● **ABOUT THIS EXERCISE**
Copy out the patent excerpt below on making aluminum-silicon alloy, word for word and in full.

● **READING TEXT**

------------------------

2. A die as set forth in claim 1, wherein said cooling means is a conduit of water suppliable to said mold for uniform cooling of said mold and said molten alloy.

This is a division of application Ser. No. 675,330 filed Mar. 26, 1991, now U.S. Pat. No. 5,211,778.

1. Field of the Invention

The present invention relates generally to a method of making an aluminum-silicon alloy. Specifically, the present invention relates to a method of making an aluminum-silicon alloy in which a fine grain of silicon is formed.

2. Description of The Background Art

Generally, manufacturing of aluminum alloys for automotive members, such as piston for combustion or manifold for inlet and outlet, have been accomplished by die casting as die casting is convenient for mass production and space omission when manufacturing.

Conventionally, such aluminum alloys have been accomplished by casting Al-8Si alloy under conditions of high pressure to solidify the alloy, as is well known in the art. In this method, thermal conductivity between a die and the molten alloy are raised, that is, time for cooling the alloy is shorter, then grain size of silicon included in the alloy can be 20 to 30% finer compared with that formed by conventional gravity casting.

On the other hand, modification treatments of molten alloy by addition of a flux including Na, Sr, Sb, and/or Ca are also well known in the art in order to reduce the grain size of silicon.

Generally, the fineness of grain in silicon greatly influences fatigue resistance of the alloy. For example, the tensile strength of aluminum-silicon alloy becomes larger as the eutectic silicon diameter therein becomes smaller.

However, both of the above-mentioned methods have limitations. When solidifying, a cooling time for a pressure cast alloy at wall thickness portions of an article formed of the alloy cannot be reduced easily compared to those at relatively thinner portions. On the other hand, using modification treatment, grain size of the eutectic silicon diameter cannot be controlled until the cooling speed of the alloy becomes relatively fast. Therefore, modification treatment is not sufficient for thicker portions of an article formed of the alloy. An alloy article formed by die casting may have a quite complicated shape, therefore, it is difficult to establish sufficiently fine silicon particles throughout the whole of the alloy article.

------------------------

● **STORED DATA**
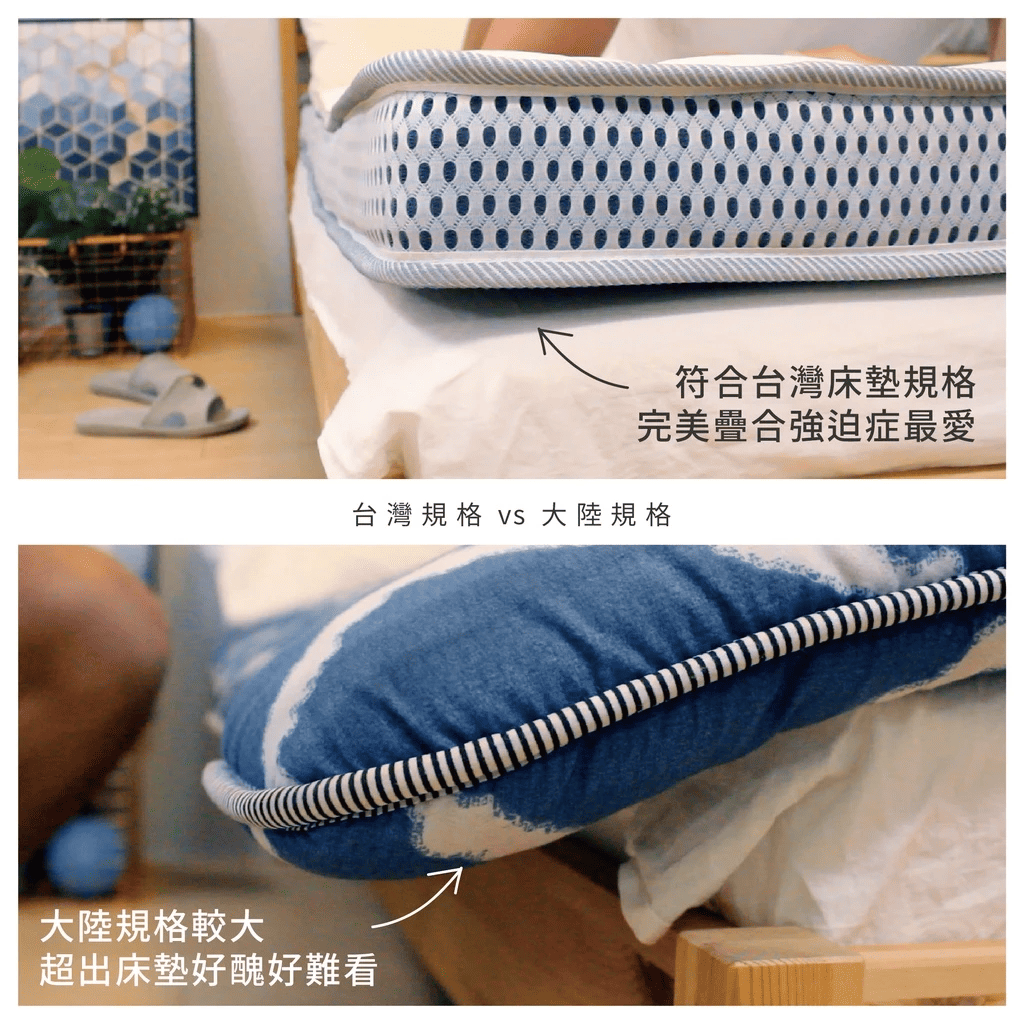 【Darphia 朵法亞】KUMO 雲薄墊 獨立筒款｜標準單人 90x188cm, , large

------------------------

● **FINISHED EXERCISE**
2. A die as set forth in claim 1, wherein said cooling means is a conduit of water suppliable to said mold for uniform cooling of said mold and said molten alloy.

This is a division of application Ser. No. 675,330 filed Mar. 26, 1991, now U.S. Pat. No. 5,211,778.

1. Field of the Invention

The present invention relates generally to a method of making an aluminum-silicon alloy. Specifically, the present invention relates to a method of making an aluminum-silicon alloy in which a fine grain of silicon is formed.

2. Description of The Background Art

Generally, manufacturing of aluminum alloys for automotive members, such as piston for combustion or manifold for inlet and outlet, have been accomplished by die casting as die casting is convenient for mass production and space omission when manufacturing.

Conventionally, such aluminum alloys have been accomplished by casting Al-8Si alloy under conditions of high pressure to solidify the alloy, as is well known in the art. In this method, thermal conductivity between a die and the molten alloy are raised, that is, time for cooling the alloy is shorter, then grain size of silicon included in the alloy can be 20 to 30% finer compared with that formed by conventional gravity casting.

On the other hand, modification treatments of molten alloy by addition of a flux including Na, Sr, Sb, and/or Ca are also well known in the art in order to reduce the grain size of silicon.

Generally, the fineness of grain in silicon greatly influences fatigue resistance of the alloy. For example, the tensile strength of aluminum-silicon alloy becomes larger as the eutectic silicon diameter therein becomes smaller.

However, both of the above-mentioned methods have limitations. When solidifying, a cooling time for a pressure cast alloy at wall thickness portions of an article formed of the alloy cannot be reduced easily compared to those at relatively thinner portions. On the other hand, using modification treatment, grain size of the eutectic silicon diameter cannot be controlled until the cooling speed of the alloy becomes relatively fast. Therefore, modification treatment is not sufficient for thicker portions of an article formed of the alloy. An alloy article formed by die casting may have a quite complicated shape, therefore, it is difficult to establish sufficiently fine silicon particles throughout the whole of the alloy article.